-- Records of scene-based questions --
──────────
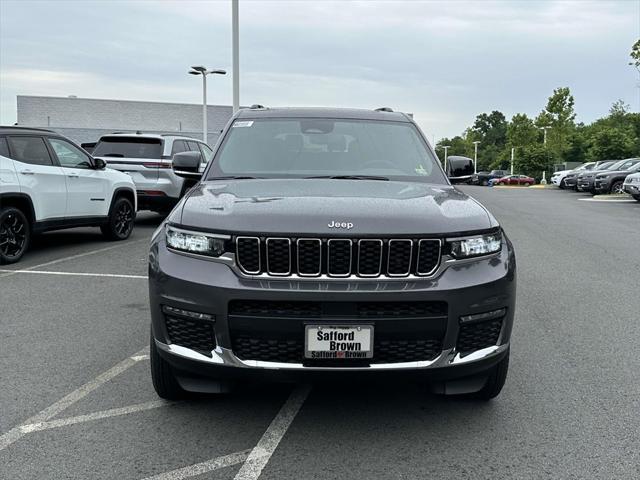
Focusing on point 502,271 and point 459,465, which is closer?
point 459,465

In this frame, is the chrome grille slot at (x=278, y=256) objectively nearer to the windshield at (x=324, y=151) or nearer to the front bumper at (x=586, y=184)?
the windshield at (x=324, y=151)

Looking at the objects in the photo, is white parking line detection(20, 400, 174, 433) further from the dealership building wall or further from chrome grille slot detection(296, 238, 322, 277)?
the dealership building wall

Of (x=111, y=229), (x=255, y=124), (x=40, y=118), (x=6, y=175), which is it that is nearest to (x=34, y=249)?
(x=111, y=229)

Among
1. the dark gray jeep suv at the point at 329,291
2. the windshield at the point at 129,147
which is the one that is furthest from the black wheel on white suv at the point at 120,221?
the dark gray jeep suv at the point at 329,291

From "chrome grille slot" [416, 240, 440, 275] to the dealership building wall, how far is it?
50.4 meters

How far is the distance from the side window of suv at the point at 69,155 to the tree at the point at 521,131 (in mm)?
67950

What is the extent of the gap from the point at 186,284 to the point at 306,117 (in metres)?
2.29

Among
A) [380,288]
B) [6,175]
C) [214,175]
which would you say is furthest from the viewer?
[6,175]

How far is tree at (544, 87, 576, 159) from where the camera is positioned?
205 feet

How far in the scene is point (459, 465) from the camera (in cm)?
317

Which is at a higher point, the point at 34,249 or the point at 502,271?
the point at 502,271

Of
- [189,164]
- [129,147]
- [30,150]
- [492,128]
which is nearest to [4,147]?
[30,150]

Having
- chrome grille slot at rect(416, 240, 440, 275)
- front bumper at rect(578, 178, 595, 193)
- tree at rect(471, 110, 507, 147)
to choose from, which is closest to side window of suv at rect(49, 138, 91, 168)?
chrome grille slot at rect(416, 240, 440, 275)

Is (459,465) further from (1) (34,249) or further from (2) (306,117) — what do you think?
(1) (34,249)
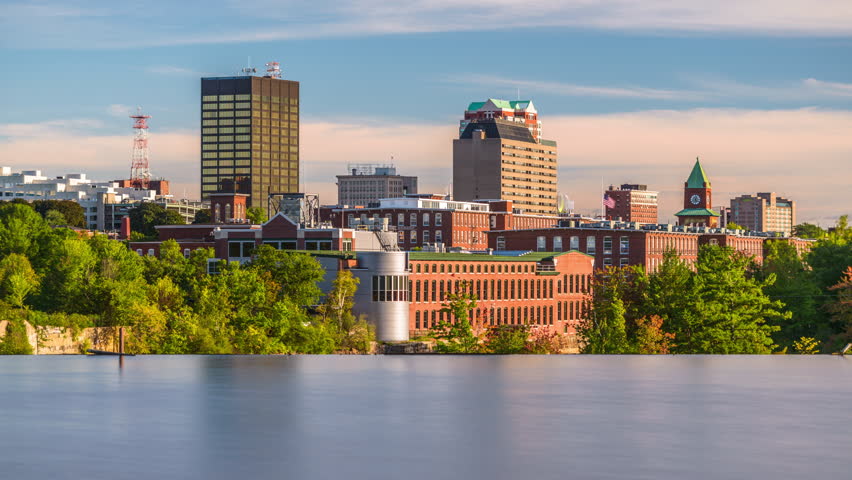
──────────
-- Problem statement --
Return all of the entries above word for word, leaving out the pictures.

-- Exercise output --
Focusing on point 502,271 and point 459,465, which is closer?
point 459,465

In this frame, is the chrome grille slot at (x=278, y=256) objectively nearer to the windshield at (x=324, y=151) or nearer to the front bumper at (x=586, y=184)?
the windshield at (x=324, y=151)

Looking at the objects in the photo, is white parking line detection(20, 400, 174, 433) further from the dealership building wall or further from chrome grille slot detection(296, 238, 322, 277)?
the dealership building wall

Of (x=111, y=229), (x=255, y=124), (x=40, y=118), (x=6, y=175), which is it that is nearest to (x=34, y=249)?
(x=111, y=229)

Among
1. the dark gray jeep suv at the point at 329,291
2. the windshield at the point at 129,147
which is the one that is furthest from the black wheel on white suv at the point at 120,221?
the dark gray jeep suv at the point at 329,291

From "chrome grille slot" [416, 240, 440, 275] to the dealership building wall, how far is it?
50.4 meters

How far is the distance from the side window of suv at the point at 69,155 to the tree at the point at 521,131 (in mm)?
67950

What is the extent of the gap from the point at 186,284 to the point at 306,117 (in metres)?
2.29

Among
A) [380,288]
B) [6,175]
C) [214,175]
which would you say is furthest from the viewer?
[6,175]

How far is tree at (544, 87, 576, 159) from where the camera is positioned?
205 feet

How far in the scene is point (459, 465) from the camera (in cm)?
317

Which is at a higher point, the point at 34,249 or the point at 502,271?
the point at 502,271

Of
- [189,164]
- [129,147]
- [30,150]
- [492,128]
which is nearest to [4,147]?
[30,150]

Having
- chrome grille slot at rect(416, 240, 440, 275)
- front bumper at rect(578, 178, 595, 193)
- tree at rect(471, 110, 507, 147)
to choose from, which is closest to side window of suv at rect(49, 138, 91, 168)?
chrome grille slot at rect(416, 240, 440, 275)

Is (459,465) further from (1) (34,249) or further from (2) (306,117) — what do you think?
(1) (34,249)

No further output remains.